Previous | Next --- Slide 17 of 58
Back to Lecture Thumbnails
spookyspider

To clarify, it seems like with the z buffer method they calculate occlusion point by point rather than primitive by primitive, is this the same with semi-transparent pixels we discuss later?

minhsual

Is this method efficient enough? Because it seems like it is redrawing a portion of the shape on top of each other whenever there is one with smaller depth.
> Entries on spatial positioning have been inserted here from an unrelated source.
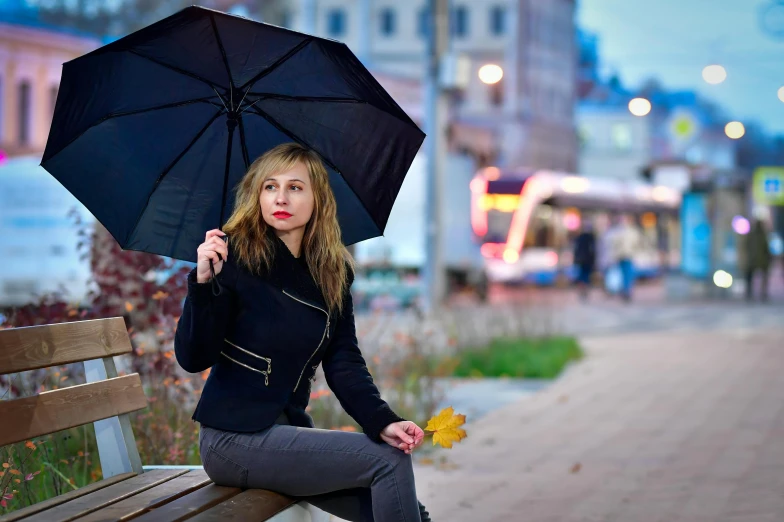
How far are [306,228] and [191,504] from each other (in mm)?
1002

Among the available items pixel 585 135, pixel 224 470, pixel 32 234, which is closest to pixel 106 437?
pixel 224 470

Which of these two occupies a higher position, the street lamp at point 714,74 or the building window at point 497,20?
the building window at point 497,20

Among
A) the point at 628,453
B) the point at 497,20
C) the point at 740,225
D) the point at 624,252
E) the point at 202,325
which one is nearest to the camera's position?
the point at 202,325

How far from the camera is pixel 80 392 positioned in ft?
14.7

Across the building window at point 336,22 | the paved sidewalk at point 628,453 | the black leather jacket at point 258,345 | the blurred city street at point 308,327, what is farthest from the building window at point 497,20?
the black leather jacket at point 258,345

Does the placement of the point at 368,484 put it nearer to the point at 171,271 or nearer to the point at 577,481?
the point at 577,481

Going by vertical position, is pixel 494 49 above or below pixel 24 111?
above

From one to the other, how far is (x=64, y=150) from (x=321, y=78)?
3.05 feet

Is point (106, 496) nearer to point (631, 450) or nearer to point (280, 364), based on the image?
point (280, 364)

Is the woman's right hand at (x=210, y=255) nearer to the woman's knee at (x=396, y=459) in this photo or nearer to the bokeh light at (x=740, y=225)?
the woman's knee at (x=396, y=459)

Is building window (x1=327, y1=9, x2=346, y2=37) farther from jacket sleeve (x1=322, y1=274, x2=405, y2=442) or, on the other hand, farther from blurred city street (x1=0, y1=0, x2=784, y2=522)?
jacket sleeve (x1=322, y1=274, x2=405, y2=442)

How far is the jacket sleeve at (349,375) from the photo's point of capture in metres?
4.33

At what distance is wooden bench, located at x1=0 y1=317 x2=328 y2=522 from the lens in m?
3.99

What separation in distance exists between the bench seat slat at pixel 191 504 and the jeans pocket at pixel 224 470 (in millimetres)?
25
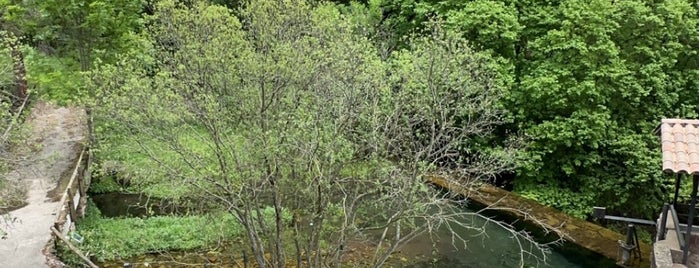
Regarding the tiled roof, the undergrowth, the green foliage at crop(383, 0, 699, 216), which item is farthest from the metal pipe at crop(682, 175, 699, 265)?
the undergrowth

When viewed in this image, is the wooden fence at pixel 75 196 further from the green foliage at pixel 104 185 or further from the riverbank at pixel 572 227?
the riverbank at pixel 572 227

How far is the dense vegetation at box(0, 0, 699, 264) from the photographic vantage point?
10195 millimetres

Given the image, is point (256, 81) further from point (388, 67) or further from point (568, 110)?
point (568, 110)

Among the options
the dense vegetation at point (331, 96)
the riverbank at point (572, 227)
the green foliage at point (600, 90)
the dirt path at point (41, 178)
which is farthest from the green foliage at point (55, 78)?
the green foliage at point (600, 90)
In the case of drawing triangles largely overlap with each other and are somehow order from the farthest to the closest, wouldn't this method be a lot slower to perform?

twizzler

Would the best way to parallelize this occlusion test be to do the computation per-triangle or per-pixel? Does it come down to optimization factors (locality, locking, etc.) or is there a correctness issue with doing it one of these ways?

corgo

Wouldn't this lead to very bizarre images if the sample rate is not high enough?

jonasjiang

What if a sample point is on the edge of interpenetration? Is it rendered with color of the shallower triangle?

Murrowow

This seems acceptable at a lower level, but I feel like there could be certain bugs that arise from this (inefficient from having to redraw something out in the front or potential sampling issues).

anon

Is there a minimum number of/spread of samples that are needed to render this? e.g. how would the method know that the line segment of intersection between the triangles is at a certain point or starts and ends at certain points if there wasn't a sample on the exact segment?

Concurrensee

What is they are at the same depth?

spidey

How many sample points are usually required for us to develop a good enough image based on the relative depth?